:: SOURCE ::
The Pulpit Guarded, pp. 1-7
That private persons (though they be gifted, yet) may not preach in a constituted Church without a Call.
First, by private persons, I mean such as the Apostle calls the flock, the people of God, hearers, such as must obey their teachers in the Lord, &c.
The Scripture is clear, that some in the Church are superiors, some inferiors; some are as eyes, some ears, some feet; and as in the body natural, some members are for more honourable employment, some less honourable, but all useful in their proper places. This is fully set forth, 1 Cor. 12. from vs. 4 to 30.
These private persons we call (only for distinction sake) Laymen, as being contra-distinct to Ministers and Preachers, who are men in office: and if we thus use the term, not as opposed to Clergy, (for all the godly are called God’s clergy, 1 Pet. 5:3. Not lording it over God’s heritage, or clergy) (God is their lot and portion, and the Church is his) but to Ministry, and to a man that is a Preacher in Office; so it cannot be offensive: for Laicus means only one of the people. Hence a learned man distinguishes thus: There is Clerus Ecclesia, & Clerus Ecclesiae.
- Clerus Ecclesia est sors Domini, quae omnes includit fideles, 1 Pet. 5:3 & Rev. 2:6; and
- Clerus Ecclesiae sunt certae inter fideles personae segregatae & legitimè vocatae ad munus ministerii, Act. 13:2 & Titus 1:5.
Secondly, though gifted, (though excellently gifted, so that they excel many Ministers in praying, elocution, learning, etc and other abilities) yet without a call they may not preach, as will appear by the ensuing discourse: for if bare gifts were sufficient to make a Minister, how many women in this Kingdom (who are forbidden preaching, yet) would be Preachers!
Two things are required in every Minister:
- Gifts, abilities and endowments both of life and learning, fit for so high and so holy a calling; and
- Power and authority from the Church to exercise those gifts.
:::
» WORK TO DO
**A)** Answer these questions about the Pulpit Guarded excerpt:
(i) What term does it use, for distinction's sake, for private persons?
(ii) Which chapter and verses of 1 Corinthians does it cite for the different members of the Church?
(iii) What two things does it say are required in every Minister?
**B)** Copy the Pulpit Guarded excerpt from "The Pulpit Guarded, pp." to "the Lord, &c.", renaming "private persons" as "lay members" throughout.
**C)** Write the next part of the Pulpit Guarded excerpt on preaching without a call, picking up after its final line.
The entries that come next are separate material, unrelated to the Pulpit Guarded excerpt.
:: STORED RECORDS ::
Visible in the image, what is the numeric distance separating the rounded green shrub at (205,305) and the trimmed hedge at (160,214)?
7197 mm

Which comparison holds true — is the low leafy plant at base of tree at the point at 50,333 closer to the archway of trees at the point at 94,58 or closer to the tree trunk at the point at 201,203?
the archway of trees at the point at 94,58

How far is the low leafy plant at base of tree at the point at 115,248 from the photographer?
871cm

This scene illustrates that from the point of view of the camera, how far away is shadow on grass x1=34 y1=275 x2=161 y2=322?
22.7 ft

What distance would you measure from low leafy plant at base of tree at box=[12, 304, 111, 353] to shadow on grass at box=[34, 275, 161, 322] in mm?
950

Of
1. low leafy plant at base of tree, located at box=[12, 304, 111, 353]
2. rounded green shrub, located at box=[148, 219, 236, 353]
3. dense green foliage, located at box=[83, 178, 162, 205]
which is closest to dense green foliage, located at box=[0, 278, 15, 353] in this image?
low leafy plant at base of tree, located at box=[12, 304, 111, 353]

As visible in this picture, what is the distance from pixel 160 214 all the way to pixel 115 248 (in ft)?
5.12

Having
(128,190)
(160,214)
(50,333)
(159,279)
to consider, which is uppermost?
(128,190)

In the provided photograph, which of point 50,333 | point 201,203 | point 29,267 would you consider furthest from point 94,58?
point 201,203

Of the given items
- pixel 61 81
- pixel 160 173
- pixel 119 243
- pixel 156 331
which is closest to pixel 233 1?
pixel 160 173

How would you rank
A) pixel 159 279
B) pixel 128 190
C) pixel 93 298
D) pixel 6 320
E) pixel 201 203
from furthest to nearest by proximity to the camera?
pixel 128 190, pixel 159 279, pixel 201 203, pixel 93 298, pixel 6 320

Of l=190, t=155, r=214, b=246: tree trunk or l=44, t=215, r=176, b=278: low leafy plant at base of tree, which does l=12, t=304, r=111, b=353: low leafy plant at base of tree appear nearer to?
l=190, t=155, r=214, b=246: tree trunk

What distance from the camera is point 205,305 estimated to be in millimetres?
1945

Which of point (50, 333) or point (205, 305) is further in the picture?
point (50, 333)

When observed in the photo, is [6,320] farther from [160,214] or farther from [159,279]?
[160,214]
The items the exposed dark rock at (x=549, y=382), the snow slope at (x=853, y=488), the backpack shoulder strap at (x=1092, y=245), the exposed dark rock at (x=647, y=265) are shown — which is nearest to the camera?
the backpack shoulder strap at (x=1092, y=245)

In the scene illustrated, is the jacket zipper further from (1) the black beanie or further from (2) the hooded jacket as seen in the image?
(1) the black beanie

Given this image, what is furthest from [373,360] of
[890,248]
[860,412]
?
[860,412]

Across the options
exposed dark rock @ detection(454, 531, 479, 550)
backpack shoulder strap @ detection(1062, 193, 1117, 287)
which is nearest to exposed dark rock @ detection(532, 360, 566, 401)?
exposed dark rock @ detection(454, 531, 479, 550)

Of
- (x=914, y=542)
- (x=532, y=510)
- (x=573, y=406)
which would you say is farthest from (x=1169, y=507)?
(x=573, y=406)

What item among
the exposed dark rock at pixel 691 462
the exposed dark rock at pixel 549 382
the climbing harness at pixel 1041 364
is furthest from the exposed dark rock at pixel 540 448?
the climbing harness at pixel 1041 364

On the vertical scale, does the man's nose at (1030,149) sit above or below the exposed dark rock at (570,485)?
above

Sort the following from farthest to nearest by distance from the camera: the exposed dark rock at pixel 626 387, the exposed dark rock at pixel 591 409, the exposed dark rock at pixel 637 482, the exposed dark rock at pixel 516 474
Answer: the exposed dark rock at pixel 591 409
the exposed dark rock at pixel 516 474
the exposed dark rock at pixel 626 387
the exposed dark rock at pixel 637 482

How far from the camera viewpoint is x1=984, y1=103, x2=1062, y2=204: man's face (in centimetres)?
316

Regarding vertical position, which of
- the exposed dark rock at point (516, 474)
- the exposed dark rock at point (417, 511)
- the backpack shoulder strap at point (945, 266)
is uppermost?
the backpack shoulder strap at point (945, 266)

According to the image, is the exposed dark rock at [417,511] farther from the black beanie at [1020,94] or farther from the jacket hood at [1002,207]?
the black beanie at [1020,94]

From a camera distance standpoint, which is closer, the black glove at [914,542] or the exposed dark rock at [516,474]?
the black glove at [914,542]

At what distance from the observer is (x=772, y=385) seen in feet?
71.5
:::
» RESPONSES PER TASK
**A)**
(i) Laymen.
(ii) 1 Corinthians 12, verses 4 to 30.
(iii) Gifts, abilities and endowments of life and learning fit for the calling, and power and authority from the Church to exercise those gifts.

**B)**
The Pulpit Guarded, pp. 1-7
That lay members (though they be gifted, yet) may not preach in a constituted Church without a Call.
First, by lay members, I mean such as the Apostle calls the flock, the people of God, hearers, such as must obey their teachers in the Lord, &c.

**C)**
Gifts qualify; but the Church’s ordination gives authority for execution.
But though gifted persons may not preach without a call, yet they may and must use their gifts in their private families, and for the good of their brethren. I shall shew them how far they may go without offence.
1. They may and must read the Word to their families, because it is expressly commanded, Deut. 6:6-9, Gen. 18:19 & Col. 3:16.
2. Privately and occasionally they may reprove an offending brother. This likewise is commanded, Lev. 19:17. They must exhort, admonish, and comfort one another, Heb. 3:13, 2 Thess. 3:14-15 & Mal. 3:16. Thus the righteous feed many, Prov. 20:22. They must in all gentleness and meekness support the weak, and set him in joint again that falls through infirmity, Gal. 6:2 & Job 2:11 and instruct others, Acts 18:26.
3. They must pray one for another, Jam. 5:16 and may, as occasion requires, add private fasting in their families, Esth. 4:16, Neh. 1:4 and Acts 12:12.
4. They may meet together to confer one with another, Luke 24:14-15.
5. They may examine and try the doctrine which they hear, provided it be done soberly in humility, and orderly. The Bereans are commended for this, Act. 17:11.
6. Private persons must encourage each other to the public worship of God, Isa. 2:3.
7. They may catechise their families. David and Bathsheba instruct young Solomon, Prov. 4:4 & 31:1. Lois and Eunice teach Timothy betimes, 2 Tim. 1:5, and 3:15.
8. They must set up discipline in their family. So did David, Psalm 101. 2, Job 1:5 & Deut. 21:18-22.
9. They may sing Psalms in their houses, Col. 3:16.
10. Not only men, but women also may instruct their families, catechise children, yea, and perform other family-duties, in case the husband be absent, or not able, or not willing to discharge them, &c. And thus a Priscilla, in a private way, may communicate her knowledge to a learned Apollos.
11. A private godly man, endowed with the knowledge of the Languages, Arts, &c. may, for the benefit of his family, give the sense of a text, and interpret Scripture; yet may not take upon him the function of preaching without a call.
If private men may exhort, admonish, &c. then they may preach likewise.
1. A non-sequitur; it doth not follow: for private exhortation is commanded to private persons, but preaching is forbidden them.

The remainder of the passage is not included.